If a patient qualifies for home care, then the team ensures the home care agency is ready to visit the patient.
The team makes sure patients have everything they need to be healthy, Bleau says. “We are coordinating care and getting people back in the community, helping them with transportation issues, access to food issues, and housing issues,” Bleau says.
“Our model is to reduce the cost of care, reduce readmissions, and increase quality,” she adds. “Those are the major things our model is designed to produce.”
• Offer same services to employees. As a concierge-like service for the healthcare organization’s 66,000 employees, the same type of team-based care management plan is offered to staff, Bleau notes.
“Employees get the same level of care as the Medicare risk patients, and the same teams do all the work,” she says.
• Engage through technology. “One of the cool things we do is interact with patients through text. We offer it to every patient who is eligible for our program,” Bleau says. “They get a text message over a secure platform, and there is nothing to download.”
If the patient answers “yes,” then he or she receives a link and can answer a series of questions. This is how the team builds conversations that provide daily information and details about how patients are feeling, she explains.
“If patients report being more short of breath today than yesterday, that’s a red flag,” Bleau says. “There is an automatic alert, and whoever is assigned to the case gets an alert on their phone.”

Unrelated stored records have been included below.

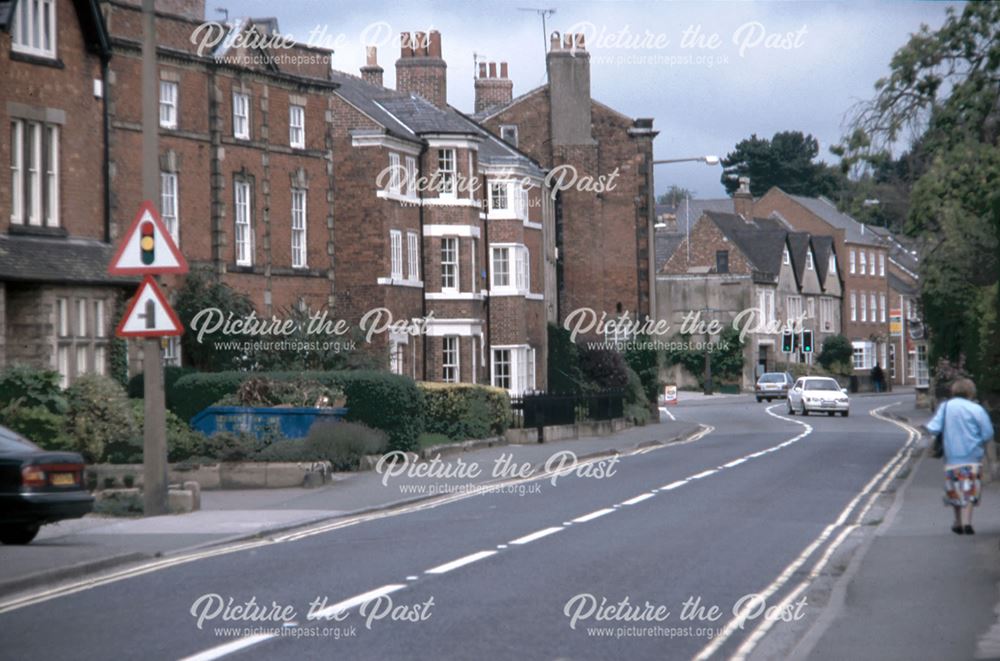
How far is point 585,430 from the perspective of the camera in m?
44.7

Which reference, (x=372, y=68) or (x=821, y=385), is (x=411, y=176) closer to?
(x=372, y=68)

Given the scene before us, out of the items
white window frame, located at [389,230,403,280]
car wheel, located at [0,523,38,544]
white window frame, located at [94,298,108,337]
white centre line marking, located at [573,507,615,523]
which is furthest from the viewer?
white window frame, located at [389,230,403,280]

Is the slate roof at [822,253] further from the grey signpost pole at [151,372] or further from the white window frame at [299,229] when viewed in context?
the grey signpost pole at [151,372]

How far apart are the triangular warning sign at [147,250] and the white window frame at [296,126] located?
76.1 ft

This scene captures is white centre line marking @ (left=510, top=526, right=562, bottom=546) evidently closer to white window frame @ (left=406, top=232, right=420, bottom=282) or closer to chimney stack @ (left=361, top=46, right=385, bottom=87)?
white window frame @ (left=406, top=232, right=420, bottom=282)

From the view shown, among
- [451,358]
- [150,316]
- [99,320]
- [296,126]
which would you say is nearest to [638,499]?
[150,316]

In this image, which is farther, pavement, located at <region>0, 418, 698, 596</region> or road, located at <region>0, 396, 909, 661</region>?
pavement, located at <region>0, 418, 698, 596</region>

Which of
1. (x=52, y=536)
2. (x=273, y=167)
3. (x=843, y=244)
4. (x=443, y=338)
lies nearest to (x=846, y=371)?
(x=843, y=244)

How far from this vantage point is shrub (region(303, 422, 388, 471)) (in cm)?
2728

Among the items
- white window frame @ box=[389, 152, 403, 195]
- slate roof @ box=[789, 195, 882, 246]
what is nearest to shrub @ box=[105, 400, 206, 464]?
white window frame @ box=[389, 152, 403, 195]

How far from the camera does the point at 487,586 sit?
1272 cm

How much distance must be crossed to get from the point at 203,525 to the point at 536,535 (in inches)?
167

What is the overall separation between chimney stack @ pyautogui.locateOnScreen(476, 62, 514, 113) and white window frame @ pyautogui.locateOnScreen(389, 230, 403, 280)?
67.1 feet

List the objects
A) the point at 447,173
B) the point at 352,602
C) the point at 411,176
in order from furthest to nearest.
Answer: the point at 447,173
the point at 411,176
the point at 352,602
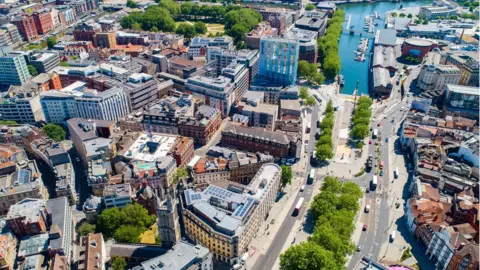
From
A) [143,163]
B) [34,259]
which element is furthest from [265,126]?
[34,259]

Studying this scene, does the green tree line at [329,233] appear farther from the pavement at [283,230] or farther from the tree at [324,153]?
the tree at [324,153]

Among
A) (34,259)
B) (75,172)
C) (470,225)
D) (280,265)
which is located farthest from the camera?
(75,172)

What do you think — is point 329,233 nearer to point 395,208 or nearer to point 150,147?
point 395,208

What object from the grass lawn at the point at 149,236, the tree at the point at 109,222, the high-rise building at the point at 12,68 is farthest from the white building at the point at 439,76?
the high-rise building at the point at 12,68

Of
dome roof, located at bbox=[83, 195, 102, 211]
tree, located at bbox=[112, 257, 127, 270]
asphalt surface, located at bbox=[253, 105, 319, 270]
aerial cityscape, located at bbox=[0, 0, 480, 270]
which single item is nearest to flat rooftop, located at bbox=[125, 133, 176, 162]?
aerial cityscape, located at bbox=[0, 0, 480, 270]

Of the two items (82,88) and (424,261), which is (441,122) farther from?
(82,88)

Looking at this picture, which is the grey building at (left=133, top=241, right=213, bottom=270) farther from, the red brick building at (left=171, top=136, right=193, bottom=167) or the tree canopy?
the red brick building at (left=171, top=136, right=193, bottom=167)
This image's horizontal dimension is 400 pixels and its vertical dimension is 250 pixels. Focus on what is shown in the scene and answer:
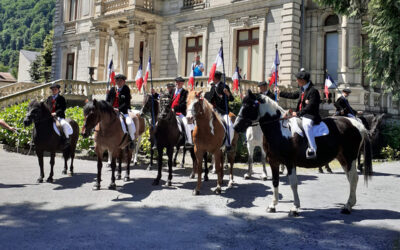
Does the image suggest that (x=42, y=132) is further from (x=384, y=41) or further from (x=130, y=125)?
(x=384, y=41)

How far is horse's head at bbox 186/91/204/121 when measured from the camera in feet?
26.3

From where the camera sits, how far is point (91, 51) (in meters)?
31.4

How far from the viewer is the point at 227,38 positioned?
2330 centimetres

A central team that has the job of watching the dashboard all day will contact patients when there’s a red flag alert. They call the patient to figure out what is happening, she says.
“With our mode, we touch the patient five times a month, on average. This texting platform adds another five touches to that patient, in that month,” Bleau explains.
• Support from central team. The central team consists of nurses, resource coordinators, and nonlicensed care coordinators who call the patients.
“They make phone calls and do anything the hospital team is unable to get through,” Bleau says.
• Close the case. The team closes cases after 30 days. The team calls patients at the end to ensure everything is in order, and that the patient has connected with a doctor, and has all needed resources at home.
“There are people we manage after 30 days because we don’t feel comfortable letting them go or because they’re in a complex care management program,” Bleau says. “We deal with longer-term issues that are not resolved within 30 days.”
If any patient seen by the team needs more help, the team either will help the person or find a resource that can help the person, she adds.
The healthcare organization has focused on this team-based care management program partly because of the industry’s move to value-based care, but it is mostly a better way to provide healthcare services, Bleau says.
“The main reasons we’ve gotten into this is to redesign and improve patient care,” she says.
A health network with more than a dozen acute care hospitals has developed teams with advanced care providers to work with Medicare at-risk patients to improve care and reduce costs. The case management-style teams also work with some privately insured patients. The team approach has resulted in a 9.5% reduction in 30-day readmissions, according to a healthcare organization’s internal data.